Revise the lines running from the one that contains "Comparing red stadium" through the end of the records, inclusive, so that "farthest" becomes "most distant" and nothing else changes. Leave the pictures out of your answer.
start Data to use
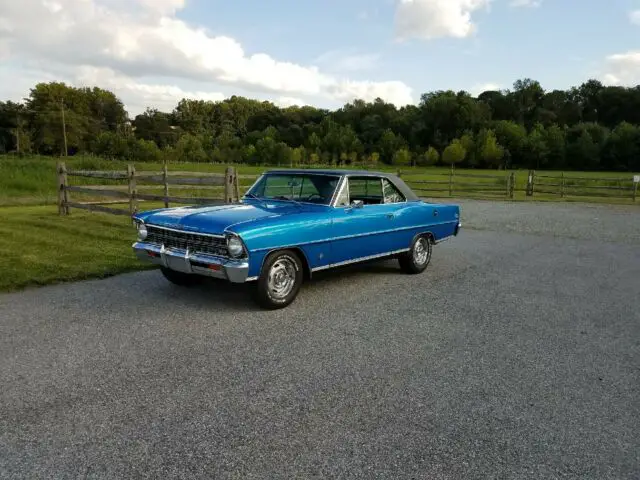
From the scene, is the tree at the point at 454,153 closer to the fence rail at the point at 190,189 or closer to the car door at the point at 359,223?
the fence rail at the point at 190,189

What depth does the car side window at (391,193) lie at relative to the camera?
696cm

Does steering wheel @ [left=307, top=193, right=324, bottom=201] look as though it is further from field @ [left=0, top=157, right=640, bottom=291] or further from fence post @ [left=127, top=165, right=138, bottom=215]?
fence post @ [left=127, top=165, right=138, bottom=215]

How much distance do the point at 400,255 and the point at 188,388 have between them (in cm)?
419

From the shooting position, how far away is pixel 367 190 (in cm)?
683

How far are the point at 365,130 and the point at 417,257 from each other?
106107mm

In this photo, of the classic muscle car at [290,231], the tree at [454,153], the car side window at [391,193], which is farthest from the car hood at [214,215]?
the tree at [454,153]

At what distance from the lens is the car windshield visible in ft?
20.2

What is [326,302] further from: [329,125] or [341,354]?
[329,125]

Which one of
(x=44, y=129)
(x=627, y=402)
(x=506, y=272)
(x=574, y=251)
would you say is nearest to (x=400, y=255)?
(x=506, y=272)

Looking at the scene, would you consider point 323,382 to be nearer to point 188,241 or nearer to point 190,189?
point 188,241

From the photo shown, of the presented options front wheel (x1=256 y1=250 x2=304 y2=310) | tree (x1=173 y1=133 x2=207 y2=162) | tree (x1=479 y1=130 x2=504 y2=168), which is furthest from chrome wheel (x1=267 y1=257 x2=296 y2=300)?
tree (x1=173 y1=133 x2=207 y2=162)

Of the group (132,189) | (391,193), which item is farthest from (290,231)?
(132,189)

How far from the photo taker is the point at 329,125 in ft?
356

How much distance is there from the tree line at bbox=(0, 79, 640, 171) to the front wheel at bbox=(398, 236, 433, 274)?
69.1 meters
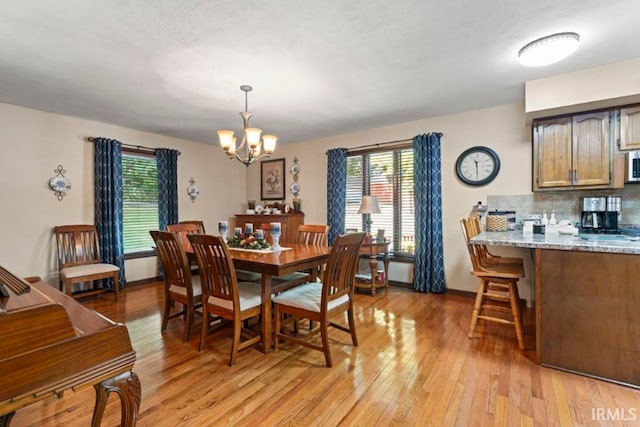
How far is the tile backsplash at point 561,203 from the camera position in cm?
286

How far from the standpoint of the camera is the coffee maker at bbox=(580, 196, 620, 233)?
2826 millimetres

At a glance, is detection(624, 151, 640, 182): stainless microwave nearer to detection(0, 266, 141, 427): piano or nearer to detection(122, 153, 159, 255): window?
detection(0, 266, 141, 427): piano

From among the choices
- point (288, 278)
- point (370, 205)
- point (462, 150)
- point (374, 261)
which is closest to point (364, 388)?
point (288, 278)

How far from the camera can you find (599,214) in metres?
2.91

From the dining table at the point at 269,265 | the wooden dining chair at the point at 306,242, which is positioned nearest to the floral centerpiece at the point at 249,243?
the dining table at the point at 269,265

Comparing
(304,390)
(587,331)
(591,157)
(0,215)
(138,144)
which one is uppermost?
(138,144)

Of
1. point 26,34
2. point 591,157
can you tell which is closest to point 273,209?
point 26,34

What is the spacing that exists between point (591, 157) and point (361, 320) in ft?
8.86

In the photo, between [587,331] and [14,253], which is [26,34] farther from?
[587,331]

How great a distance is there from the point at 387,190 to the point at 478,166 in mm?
1247

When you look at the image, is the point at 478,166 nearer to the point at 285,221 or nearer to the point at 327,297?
the point at 327,297

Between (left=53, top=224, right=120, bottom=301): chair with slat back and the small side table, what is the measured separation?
3.17m

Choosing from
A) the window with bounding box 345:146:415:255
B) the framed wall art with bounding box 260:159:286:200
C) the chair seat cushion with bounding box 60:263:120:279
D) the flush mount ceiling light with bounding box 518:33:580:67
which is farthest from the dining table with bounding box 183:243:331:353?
the framed wall art with bounding box 260:159:286:200

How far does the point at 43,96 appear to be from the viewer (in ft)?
10.3
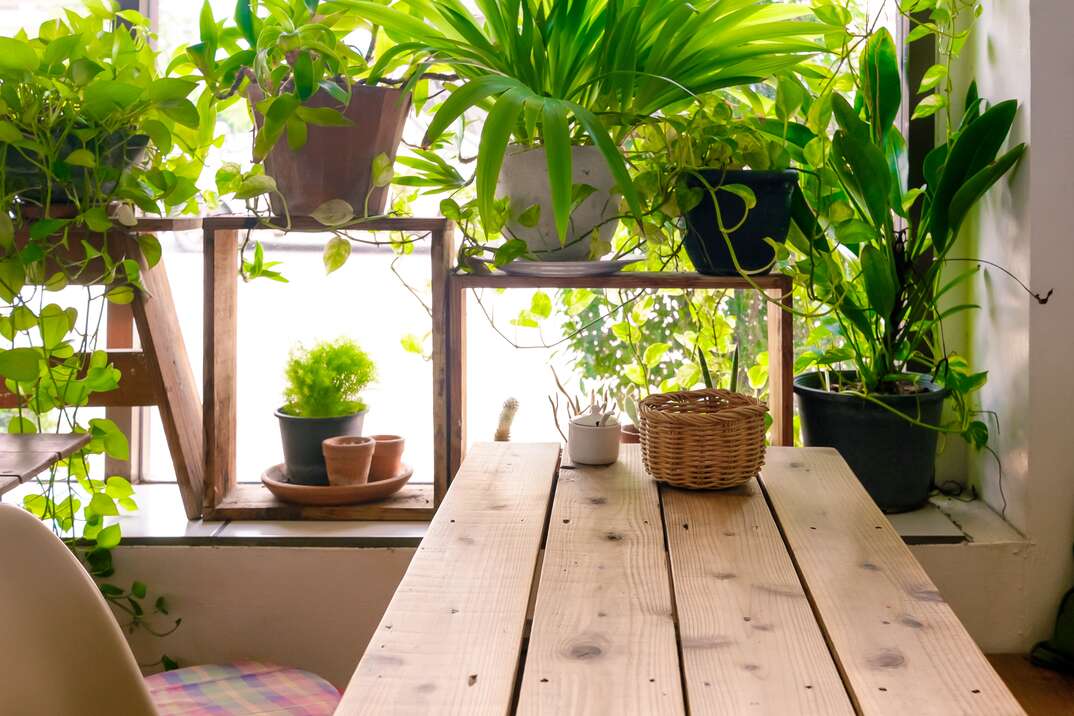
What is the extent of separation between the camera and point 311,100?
79.4 inches

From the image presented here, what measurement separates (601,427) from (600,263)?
36 centimetres

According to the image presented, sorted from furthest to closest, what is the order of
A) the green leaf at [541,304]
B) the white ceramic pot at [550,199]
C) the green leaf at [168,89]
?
the green leaf at [541,304], the white ceramic pot at [550,199], the green leaf at [168,89]

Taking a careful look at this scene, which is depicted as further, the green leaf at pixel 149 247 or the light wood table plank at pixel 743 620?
the green leaf at pixel 149 247

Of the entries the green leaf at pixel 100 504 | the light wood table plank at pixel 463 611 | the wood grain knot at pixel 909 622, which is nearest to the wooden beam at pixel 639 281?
the light wood table plank at pixel 463 611

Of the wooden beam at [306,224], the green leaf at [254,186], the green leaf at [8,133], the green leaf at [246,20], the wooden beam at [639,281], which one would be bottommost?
the wooden beam at [639,281]

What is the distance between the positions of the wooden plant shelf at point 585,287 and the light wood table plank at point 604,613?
48cm

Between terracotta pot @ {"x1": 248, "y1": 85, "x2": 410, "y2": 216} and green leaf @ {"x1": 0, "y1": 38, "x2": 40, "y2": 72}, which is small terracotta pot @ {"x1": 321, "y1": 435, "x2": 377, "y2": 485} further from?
green leaf @ {"x1": 0, "y1": 38, "x2": 40, "y2": 72}

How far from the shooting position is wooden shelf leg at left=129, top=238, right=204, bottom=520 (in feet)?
6.95

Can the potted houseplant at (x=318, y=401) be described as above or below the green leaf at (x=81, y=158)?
below

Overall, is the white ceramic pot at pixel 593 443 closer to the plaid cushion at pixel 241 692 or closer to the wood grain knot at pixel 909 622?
the plaid cushion at pixel 241 692

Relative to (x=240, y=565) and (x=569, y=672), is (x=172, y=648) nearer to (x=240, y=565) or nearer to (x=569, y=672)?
(x=240, y=565)

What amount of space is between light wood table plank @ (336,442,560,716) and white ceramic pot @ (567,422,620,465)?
0.28 feet

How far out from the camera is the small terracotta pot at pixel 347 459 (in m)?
2.22

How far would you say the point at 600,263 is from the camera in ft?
6.68
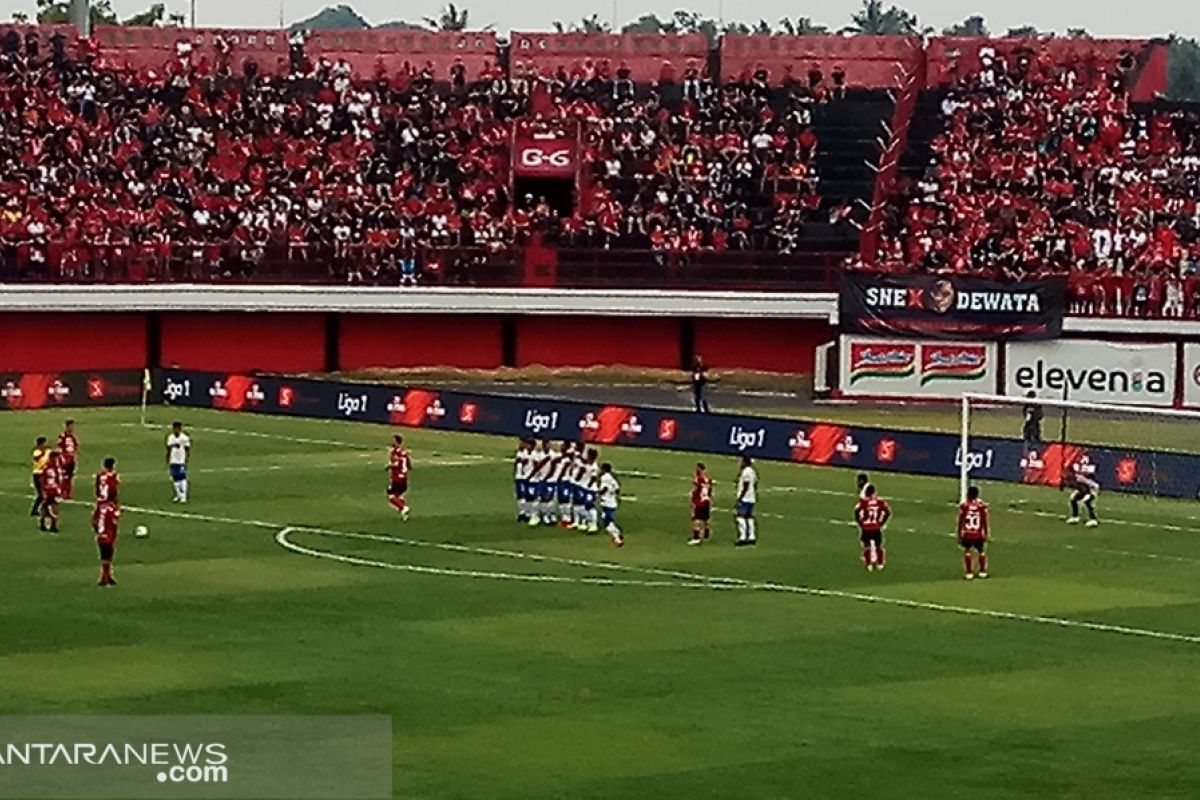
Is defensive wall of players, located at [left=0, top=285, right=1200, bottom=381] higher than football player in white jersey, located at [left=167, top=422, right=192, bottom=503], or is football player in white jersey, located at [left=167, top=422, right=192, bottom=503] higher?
defensive wall of players, located at [left=0, top=285, right=1200, bottom=381]

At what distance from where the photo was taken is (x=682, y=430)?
2406 inches

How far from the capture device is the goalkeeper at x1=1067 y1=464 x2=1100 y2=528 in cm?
5116

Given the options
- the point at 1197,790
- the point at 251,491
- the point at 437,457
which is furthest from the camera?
the point at 437,457

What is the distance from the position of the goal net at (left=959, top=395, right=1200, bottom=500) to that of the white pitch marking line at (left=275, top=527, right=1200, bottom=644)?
587 cm

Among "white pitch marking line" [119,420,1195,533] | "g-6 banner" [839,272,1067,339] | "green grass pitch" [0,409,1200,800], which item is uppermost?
"g-6 banner" [839,272,1067,339]

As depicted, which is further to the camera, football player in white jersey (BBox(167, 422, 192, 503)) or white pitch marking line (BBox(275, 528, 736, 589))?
football player in white jersey (BBox(167, 422, 192, 503))

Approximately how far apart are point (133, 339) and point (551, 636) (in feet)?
143

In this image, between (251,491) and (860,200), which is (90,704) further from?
(860,200)

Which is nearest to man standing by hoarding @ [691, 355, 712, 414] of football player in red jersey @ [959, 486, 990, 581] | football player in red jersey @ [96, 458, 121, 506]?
football player in red jersey @ [959, 486, 990, 581]

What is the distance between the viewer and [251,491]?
56.0m

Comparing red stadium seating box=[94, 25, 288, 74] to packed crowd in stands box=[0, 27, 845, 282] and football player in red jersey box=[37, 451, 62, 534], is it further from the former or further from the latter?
football player in red jersey box=[37, 451, 62, 534]

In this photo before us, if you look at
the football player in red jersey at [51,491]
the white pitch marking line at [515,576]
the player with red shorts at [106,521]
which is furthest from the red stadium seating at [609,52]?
the player with red shorts at [106,521]

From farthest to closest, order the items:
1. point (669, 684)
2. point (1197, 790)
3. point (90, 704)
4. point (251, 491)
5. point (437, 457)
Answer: point (437, 457) → point (251, 491) → point (669, 684) → point (90, 704) → point (1197, 790)

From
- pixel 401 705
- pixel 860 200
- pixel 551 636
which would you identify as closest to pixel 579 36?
pixel 860 200
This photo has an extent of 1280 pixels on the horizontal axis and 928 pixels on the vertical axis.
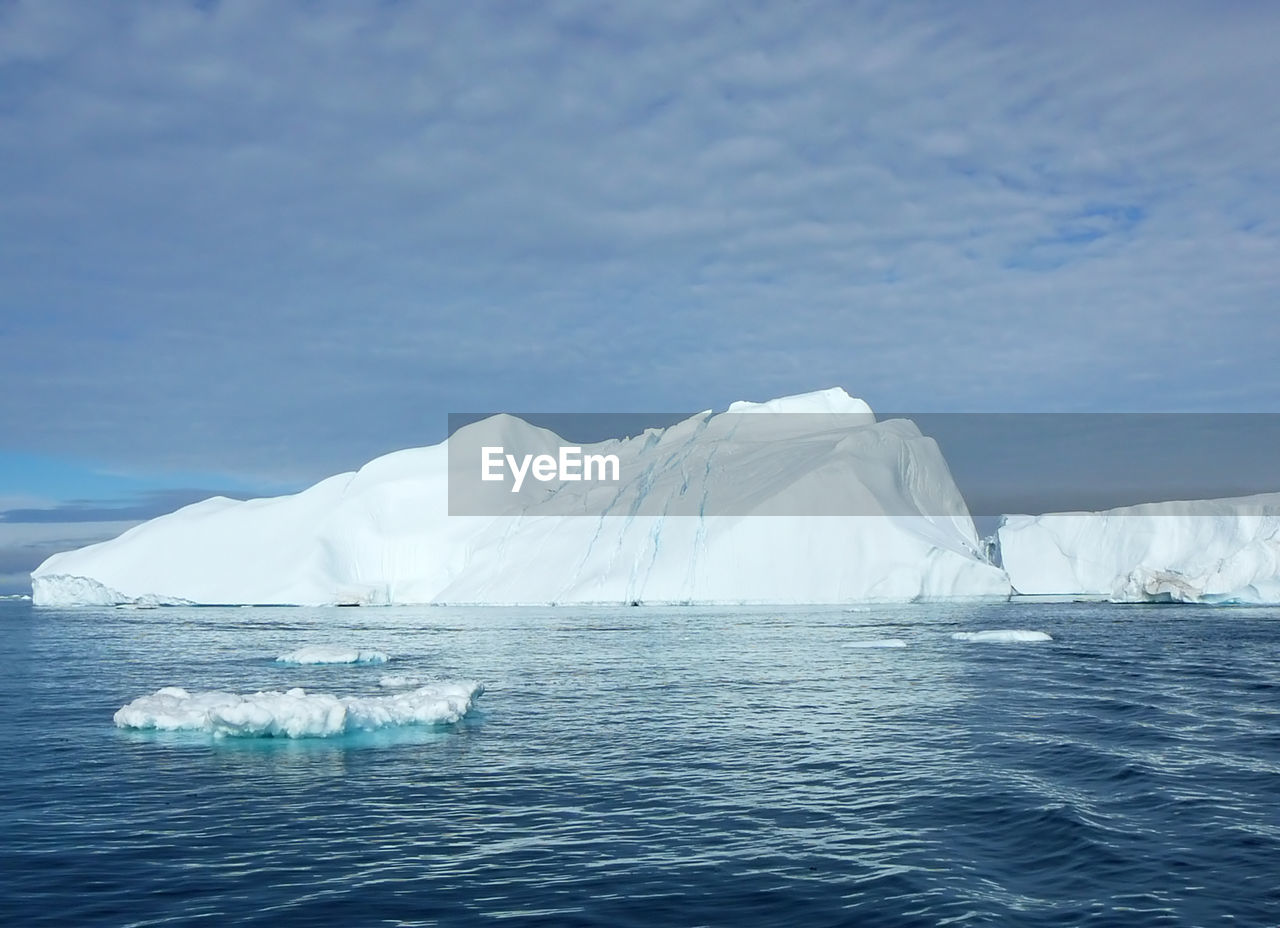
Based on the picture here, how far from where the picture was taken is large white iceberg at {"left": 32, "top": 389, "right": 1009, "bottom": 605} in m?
57.8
end Data to use
### Reply to the task
Comparing red stadium seating box=[94, 25, 288, 74] to packed crowd in stands box=[0, 27, 845, 282] and football player in red jersey box=[37, 451, 62, 534], is it further from the former or further from the latter?
football player in red jersey box=[37, 451, 62, 534]

In this photo before us, if you look at
the football player in red jersey at [51,491]
the white pitch marking line at [515,576]
the player with red shorts at [106,521]
which is furthest from the red stadium seating at [609,52]?
the player with red shorts at [106,521]

From most distant to closest, order the items:
1. point (669, 684)
2. point (1197, 790)
3. point (90, 704)
4. point (251, 491)
5. point (437, 457)
Answer: point (437, 457) → point (251, 491) → point (669, 684) → point (90, 704) → point (1197, 790)

From
- pixel 401 705
- pixel 860 200
- pixel 551 636
which would you identify as closest to pixel 579 36?
pixel 860 200
This photo has an extent of 1280 pixels on the horizontal axis and 928 pixels on the vertical axis.
Based on the picture here, how far from where the picture was taken is large white iceberg at {"left": 32, "top": 389, "right": 1009, "bottom": 605} in m?
57.8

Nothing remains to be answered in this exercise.